Yo tenía muchas ganas de dejar el cigarro porque había nacido mi primera hija, y entonces me dije: «Para cortar algo de raíz hay que encontrar el peor momento». Y tomé la decisión de dejar de fumar el día que empezó el Mundial de Alemania.
Si uno logra deshacerse de un vicio cuando más le duele, pensé, después mantenerse a salvo es cosa de chicos. Para dejar de apostar hay que viajar a Las Vegas. Para dejar el alcohol lo mejor es un casamiento con barra libre. Y yo elegí el peor momento para dejar el cigarro: los nervios de un mundial. Y además lo invité a Chiri, a mi mejor amigo, a España justo ese mes.

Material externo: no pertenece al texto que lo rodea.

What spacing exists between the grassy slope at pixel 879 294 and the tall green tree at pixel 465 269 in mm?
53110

Porque, para un fumador, la llegada de su mejor amigo provoca situaciones en donde el humo es necesario. Es casi imposible dejar de fumar en medio de la felicidad. Pero lo conseguí. No fumé nada mientras estuvo mi amigo en casa mirando el mundial conmigo. Ni un cigarro.
Al principio me sentí inmortal, me sentí una especie de superhéroe que hace lo que quiere cuando quiere. Subía y bajaba las escaleras, les sentía el gusto a las manzanas, podía oler los jazmines del patio. Era la primera vez que dejaba el cigarro —nunca lo había intentado, en toda la vida— y estaba perfecto.

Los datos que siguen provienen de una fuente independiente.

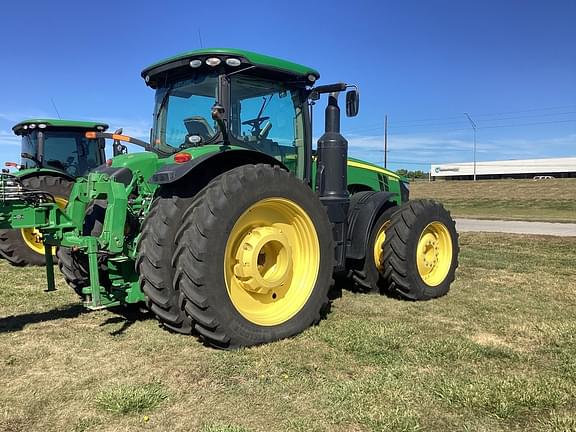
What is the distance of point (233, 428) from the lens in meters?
2.90

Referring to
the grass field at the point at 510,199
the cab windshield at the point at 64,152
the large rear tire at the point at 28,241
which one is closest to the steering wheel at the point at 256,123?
the large rear tire at the point at 28,241

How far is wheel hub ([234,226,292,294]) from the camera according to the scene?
441cm

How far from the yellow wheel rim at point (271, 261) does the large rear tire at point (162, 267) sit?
1.41 ft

Tosí durante la primera semana como un leproso, pero en cada arcada me sentía un poco más épico. A las dos semanas algo en mi laringe pareció lubricarse y empecé a ser otro. Pude cantar el estribillo de «Nostalgias» de un tirón. Mi casa dejó de oler como una agencia hípica. Mi hija de dos años empezó a mirarme con respeto.

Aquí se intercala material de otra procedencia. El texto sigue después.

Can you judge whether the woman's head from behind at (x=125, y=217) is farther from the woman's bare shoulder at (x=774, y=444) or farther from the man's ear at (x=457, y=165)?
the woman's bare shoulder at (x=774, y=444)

Y hubo un día glorioso en que subí con amigos una montaña entera sin asfixiarme. Nunca había llegado a la cima de ningún accidente geográfico. Por primera vez estaba limpio.
Pero me di cuenta muy rápido del problema: no podía escribir. Tampoco me podía sentar en el sofá a pensar boludeces, ni a inventar teorías, ni a despuntar historias.
Algo estaba pasando, no en mi cuerpo, ni siquiera en mi cabeza. Algo se había quebrado en mi alma, adentro de mí. Yo siempre fui un gordo frívolo, la mayoría de las veces alegre, despreocupado. Pero cuando dejé el cigarro me convertí en mi abuelo materno, en don Marcos, un señor que vivía enojado y nadie sabía por qué.
Sentí la muerte de un gemelo. La muerte de alguien idéntico a mí, que ya no estaba. Y no hablo del cigarro, sino del que yo era con el cigarro en la mano.
Ya no era el mismo en las sobremesas, ya no era el mismo en la calle, ni podía aportar nada en medio de una charla interesante. Habían puesto al otro en mi lugar, a uno que no era del todo yo, a un pelotudo con chicle; yo no estaba porque me había muerto de buena salud.
Una tarde, incluso, me descubrí doblando ropa. «¿Qué carajo estoy haciendo?», me dije mientras alisaba una sábana de color cremita. «¿Quién soy, de dónde vengo, por qué estoy doblando ropa en vez de ser feliz?».
Y entonces pasó lo inevitable: me empezaron a rechazar los trabajos. Yo ahora estaba sano y no me dormía con el silbido de la muerte en la garganta, pero tenía que seguir comprándole pañales a mi hija, y mi trabajo en esa época consistía en escribir guiones graciosos para la televisión de Madrid.
Por primera vez en la vida me devolvieron un texto por mediocre. Lo hicieron con respeto, porque los gallegos son respetuosos. Me dijeron, por mail: «Hernán, fíjate si puedes mejorar un poco esto que nos has mandao, porque le falta pulido». Yo me puse todo colorado, solo, frente a la pantalla.
Y además, no. No podía mejorar ese texto, porque yo ahora era un estúpido. Un tipo sin gracia.
Y al mes siguiente ni siquiera había mandado guiones nuevos, ni había hecho nada gracioso en todo el día. Mi hija lloraba porque no tenía pañales.
Entonces, la noche del once de julio de 2006, tres meses después de mi único intento de ser saludable, me senté en la computadora y me prendí un cigarro. En el exacto momento en que el humo subió a mi cabeza, aparecieron delante de mis ojos todos los chistes del mundo.